For instance, the following families of linear transformations are canonical (their Jacobian matrix is symplectic)

$$\begin{cases} P_1=\frac{p_1-q_1+a(p_2-q_2)}{\sqrt{2}} \\ P_2=\frac{(p_2-q_2)}{\sqrt{2}} \\ Q_1=\frac{(p_1+q_1)}{\sqrt{2}} \\ Q_2=\frac{p_2+q_2-a(p_1+q_1)}{\sqrt{2}} \\ \end{cases} $$

where $a$ is a real parameters.

They map for instance the Hamiltonian $H=\frac{1}{2}(P_1Q_1+P_2Q_2)^2$ into $H=\frac{1}{8}(p_1^2-q_1^2+p_2^2-q_2^2)^2$.

However, if I assume that $H$ is the Legendre transform of a Lagrangian $L(q_1,q_2,\dot{q_1},\dot{q_2})$, being $p_i=\frac{\partial L}{\partial \dot{q_i}}$, I also need $P=(M^t)^{-1}p$ ($M=\frac{\partial(Q_1,Q_2)}{\partial(q_1,q_2)}$ is the Jacobian). This forces the families of transformations above to the single linear transformation where $a=0$.

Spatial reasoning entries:
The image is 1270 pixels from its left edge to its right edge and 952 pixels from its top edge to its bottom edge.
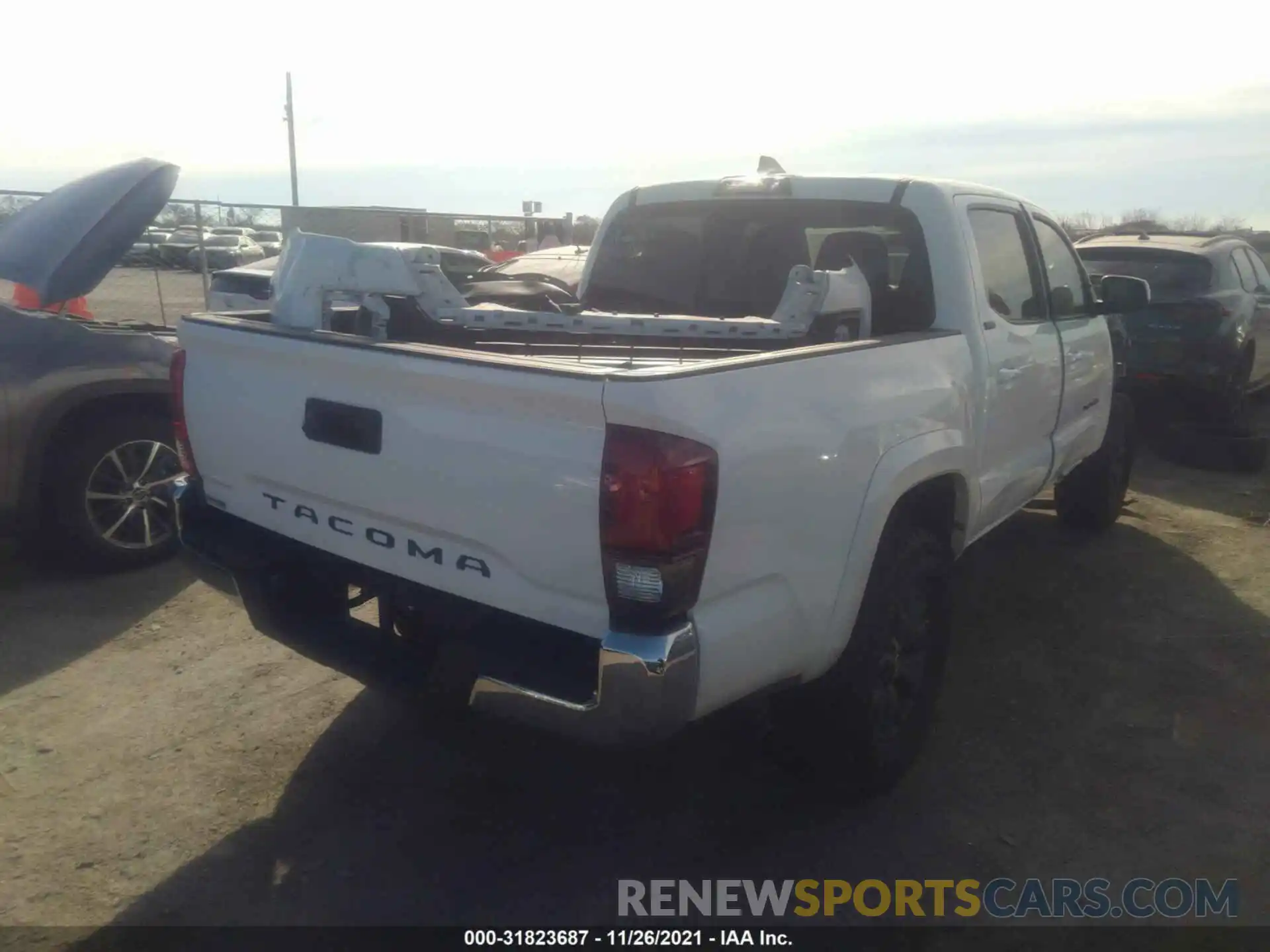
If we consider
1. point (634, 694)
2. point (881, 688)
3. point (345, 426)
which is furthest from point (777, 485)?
point (345, 426)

=== Problems to solve ===
- A) Copy the passage on canonical transformations between "For instance, the" and "transformation where $a=0$.", inclusive, word for word.
- B) Transcribe the spatial reasoning entries line by line without changing anything, but leave out the pictures.

=== Correct answers ===
- A)
For instance, the following families of linear transformations are canonical (their Jacobian matrix is symplectic)

$$\begin{cases} P_1=\frac{p_1-q_1+a(p_2-q_2)}{\sqrt{2}} \\ P_2=\frac{(p_2-q_2)}{\sqrt{2}} \\ Q_1=\frac{(p_1+q_1)}{\sqrt{2}} \\ Q_2=\frac{p_2+q_2-a(p_1+q_1)}{\sqrt{2}} \\ \end{cases} $$

where $a$ is a real parameters.

They map for instance the Hamiltonian $H=\frac{1}{2}(P_1Q_1+P_2Q_2)^2$ into $H=\frac{1}{8}(p_1^2-q_1^2+p_2^2-q_2^2)^2$.

However, if I assume that $H$ is the Legendre transform of a Lagrangian $L(q_1,q_2,\dot{q_1},\dot{q_2})$, being $p_i=\frac{\partial L}{\partial \dot{q_i}}$, I also need $P=(M^t)^{-1}p$ ($M=\frac{\partial(Q_1,Q_2)}{\partial(q_1,q_2)}$ is the Jacobian). This forces the families of transformations above to the single linear transformation where $a=0$.

- B)
The image is 1270 pixels from its left edge to its right edge and 952 pixels from its top edge to its bottom edge.
If we consider
1. point (634, 694)
2. point (881, 688)
3. point (345, 426)
which is furthest from point (777, 485)?
point (345, 426)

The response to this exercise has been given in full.